Set exercise: Transcribe verbatim every line from the line containing "At what distance" to the end of the entries, including both endpoints. Output nothing beyond those lines.

== Exercise material ==

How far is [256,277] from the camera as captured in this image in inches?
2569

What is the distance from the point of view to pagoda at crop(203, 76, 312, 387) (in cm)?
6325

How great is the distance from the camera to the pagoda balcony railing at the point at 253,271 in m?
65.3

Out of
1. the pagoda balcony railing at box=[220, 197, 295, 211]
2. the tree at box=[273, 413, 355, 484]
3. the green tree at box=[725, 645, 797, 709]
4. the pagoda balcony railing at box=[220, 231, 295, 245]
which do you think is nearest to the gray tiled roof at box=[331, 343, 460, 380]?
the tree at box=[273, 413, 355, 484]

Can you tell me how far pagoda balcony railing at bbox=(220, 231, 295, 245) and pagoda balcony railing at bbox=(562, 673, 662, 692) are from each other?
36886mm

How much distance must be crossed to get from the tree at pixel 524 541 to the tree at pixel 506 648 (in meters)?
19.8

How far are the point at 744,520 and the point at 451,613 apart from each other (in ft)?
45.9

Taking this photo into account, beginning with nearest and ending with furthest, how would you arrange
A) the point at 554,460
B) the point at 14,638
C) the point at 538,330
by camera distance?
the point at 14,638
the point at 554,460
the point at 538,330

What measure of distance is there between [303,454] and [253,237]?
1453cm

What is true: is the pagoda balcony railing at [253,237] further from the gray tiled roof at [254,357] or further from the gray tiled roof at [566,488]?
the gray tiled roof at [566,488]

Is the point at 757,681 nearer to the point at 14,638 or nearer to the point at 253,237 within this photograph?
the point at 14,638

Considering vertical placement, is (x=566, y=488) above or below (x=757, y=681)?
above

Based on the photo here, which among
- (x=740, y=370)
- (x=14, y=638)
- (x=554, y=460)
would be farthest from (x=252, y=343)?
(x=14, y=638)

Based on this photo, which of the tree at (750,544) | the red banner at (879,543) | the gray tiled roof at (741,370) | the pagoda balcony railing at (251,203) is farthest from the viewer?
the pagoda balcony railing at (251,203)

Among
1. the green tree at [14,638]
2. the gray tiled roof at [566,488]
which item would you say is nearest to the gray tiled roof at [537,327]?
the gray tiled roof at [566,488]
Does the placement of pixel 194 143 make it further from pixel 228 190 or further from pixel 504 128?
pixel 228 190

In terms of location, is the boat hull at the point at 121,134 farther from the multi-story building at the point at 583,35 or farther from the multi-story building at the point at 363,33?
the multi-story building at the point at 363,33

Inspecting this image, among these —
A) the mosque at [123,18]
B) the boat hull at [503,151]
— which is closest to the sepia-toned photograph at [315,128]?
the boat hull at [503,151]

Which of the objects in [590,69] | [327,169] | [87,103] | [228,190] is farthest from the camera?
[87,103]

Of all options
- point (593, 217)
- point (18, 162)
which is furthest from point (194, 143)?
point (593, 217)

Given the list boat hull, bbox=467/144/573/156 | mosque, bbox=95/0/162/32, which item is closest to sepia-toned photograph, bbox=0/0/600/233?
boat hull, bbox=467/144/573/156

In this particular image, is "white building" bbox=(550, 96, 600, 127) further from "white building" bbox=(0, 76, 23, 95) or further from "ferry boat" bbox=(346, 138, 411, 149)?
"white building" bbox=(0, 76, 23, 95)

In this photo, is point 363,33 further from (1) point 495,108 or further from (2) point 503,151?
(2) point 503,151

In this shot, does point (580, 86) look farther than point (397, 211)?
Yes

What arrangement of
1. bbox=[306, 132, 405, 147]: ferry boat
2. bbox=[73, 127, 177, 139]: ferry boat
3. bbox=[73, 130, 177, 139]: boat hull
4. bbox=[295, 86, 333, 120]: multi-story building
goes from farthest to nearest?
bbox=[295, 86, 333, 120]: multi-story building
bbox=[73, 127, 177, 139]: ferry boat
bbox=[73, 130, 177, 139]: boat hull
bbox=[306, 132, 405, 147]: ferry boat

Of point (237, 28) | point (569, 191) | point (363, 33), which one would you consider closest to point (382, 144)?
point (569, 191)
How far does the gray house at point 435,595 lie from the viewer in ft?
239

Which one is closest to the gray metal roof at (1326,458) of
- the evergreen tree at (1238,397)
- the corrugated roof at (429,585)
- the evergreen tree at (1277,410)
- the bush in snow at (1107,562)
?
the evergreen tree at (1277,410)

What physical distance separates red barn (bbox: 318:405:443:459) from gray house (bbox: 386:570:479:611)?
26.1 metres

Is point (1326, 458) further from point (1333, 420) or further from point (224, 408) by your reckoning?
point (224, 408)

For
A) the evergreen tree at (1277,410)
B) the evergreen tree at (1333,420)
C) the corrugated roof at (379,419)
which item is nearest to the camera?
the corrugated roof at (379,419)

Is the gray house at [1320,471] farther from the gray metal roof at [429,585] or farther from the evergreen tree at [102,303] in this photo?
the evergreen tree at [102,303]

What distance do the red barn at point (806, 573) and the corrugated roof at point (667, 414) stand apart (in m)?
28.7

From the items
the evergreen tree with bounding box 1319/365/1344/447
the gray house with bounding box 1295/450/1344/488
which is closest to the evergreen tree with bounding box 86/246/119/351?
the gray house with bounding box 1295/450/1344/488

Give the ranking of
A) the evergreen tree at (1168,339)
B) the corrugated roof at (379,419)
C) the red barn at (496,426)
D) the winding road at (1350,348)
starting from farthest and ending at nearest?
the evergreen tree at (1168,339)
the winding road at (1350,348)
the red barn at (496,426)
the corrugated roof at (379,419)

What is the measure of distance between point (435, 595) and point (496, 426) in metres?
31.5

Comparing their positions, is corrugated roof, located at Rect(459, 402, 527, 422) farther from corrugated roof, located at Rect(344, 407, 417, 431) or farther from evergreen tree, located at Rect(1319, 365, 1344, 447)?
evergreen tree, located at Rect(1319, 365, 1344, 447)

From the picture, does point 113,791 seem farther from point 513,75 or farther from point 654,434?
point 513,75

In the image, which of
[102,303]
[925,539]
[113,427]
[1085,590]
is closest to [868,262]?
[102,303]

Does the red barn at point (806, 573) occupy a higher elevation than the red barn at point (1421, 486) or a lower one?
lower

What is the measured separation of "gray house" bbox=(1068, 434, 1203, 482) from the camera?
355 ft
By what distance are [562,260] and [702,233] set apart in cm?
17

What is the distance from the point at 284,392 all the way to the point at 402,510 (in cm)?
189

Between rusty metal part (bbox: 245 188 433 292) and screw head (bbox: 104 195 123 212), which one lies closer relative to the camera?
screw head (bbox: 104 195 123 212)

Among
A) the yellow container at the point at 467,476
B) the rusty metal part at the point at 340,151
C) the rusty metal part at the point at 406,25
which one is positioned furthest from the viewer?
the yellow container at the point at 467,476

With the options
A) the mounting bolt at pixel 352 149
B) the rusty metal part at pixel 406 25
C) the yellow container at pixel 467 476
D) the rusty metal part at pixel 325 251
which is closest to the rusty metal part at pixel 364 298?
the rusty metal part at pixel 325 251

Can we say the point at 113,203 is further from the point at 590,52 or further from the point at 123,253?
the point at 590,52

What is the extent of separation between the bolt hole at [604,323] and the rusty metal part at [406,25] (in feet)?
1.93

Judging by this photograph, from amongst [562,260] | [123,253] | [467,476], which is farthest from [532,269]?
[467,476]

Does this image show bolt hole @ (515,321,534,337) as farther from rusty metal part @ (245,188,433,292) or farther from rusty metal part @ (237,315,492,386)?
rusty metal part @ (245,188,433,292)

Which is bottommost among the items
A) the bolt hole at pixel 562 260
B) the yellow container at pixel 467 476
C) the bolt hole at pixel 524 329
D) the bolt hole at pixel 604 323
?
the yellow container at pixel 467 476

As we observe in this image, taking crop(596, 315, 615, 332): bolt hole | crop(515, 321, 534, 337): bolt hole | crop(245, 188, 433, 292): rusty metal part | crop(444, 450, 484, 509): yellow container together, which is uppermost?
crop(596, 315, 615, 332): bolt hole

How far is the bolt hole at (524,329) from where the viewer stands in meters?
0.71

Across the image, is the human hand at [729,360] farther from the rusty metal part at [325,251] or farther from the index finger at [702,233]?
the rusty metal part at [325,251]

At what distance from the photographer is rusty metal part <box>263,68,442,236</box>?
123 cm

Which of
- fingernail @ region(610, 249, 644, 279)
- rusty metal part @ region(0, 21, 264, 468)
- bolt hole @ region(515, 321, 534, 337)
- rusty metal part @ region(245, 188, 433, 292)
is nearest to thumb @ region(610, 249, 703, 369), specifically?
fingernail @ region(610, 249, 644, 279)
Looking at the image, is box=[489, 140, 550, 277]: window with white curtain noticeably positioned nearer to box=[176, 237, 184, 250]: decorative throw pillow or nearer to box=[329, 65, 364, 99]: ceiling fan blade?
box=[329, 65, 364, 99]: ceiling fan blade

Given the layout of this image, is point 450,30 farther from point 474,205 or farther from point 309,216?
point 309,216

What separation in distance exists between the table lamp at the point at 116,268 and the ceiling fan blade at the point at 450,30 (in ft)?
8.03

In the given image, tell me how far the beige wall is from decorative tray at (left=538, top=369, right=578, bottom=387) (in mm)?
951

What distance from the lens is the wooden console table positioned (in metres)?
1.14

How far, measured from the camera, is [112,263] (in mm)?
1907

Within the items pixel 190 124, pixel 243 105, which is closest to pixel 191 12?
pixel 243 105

===

Response to this task:
At what distance from the photographer is rusty metal part <box>263,68,442,236</box>?
123 cm

Which of
- fingernail @ region(610, 249, 644, 279)
- rusty metal part @ region(0, 21, 264, 468)
- bolt hole @ region(515, 321, 534, 337)
- rusty metal part @ region(245, 188, 433, 292)
is nearest to thumb @ region(610, 249, 703, 369), specifically?
fingernail @ region(610, 249, 644, 279)
Looking at the image, is box=[489, 140, 550, 277]: window with white curtain noticeably positioned nearer to box=[176, 237, 184, 250]: decorative throw pillow or nearer to box=[329, 65, 364, 99]: ceiling fan blade?
box=[329, 65, 364, 99]: ceiling fan blade

Given the layout of this image, is point 450,30 farther from point 474,205 or farther from point 309,216?
point 309,216

What separation in distance exists between the table lamp at the point at 116,268 and the ceiling fan blade at the point at 450,30 (in ft)?
8.03

In the given image, tell me how far the beige wall is from decorative tray at (left=538, top=369, right=578, bottom=387) (in mm)?
951

What distance from the lens is the wooden console table positioned (in metres)?
1.14

How far, measured from the camera, is [112,263] (in mm)?
1907

Within the items pixel 190 124, pixel 243 105, which is closest to pixel 191 12?
pixel 243 105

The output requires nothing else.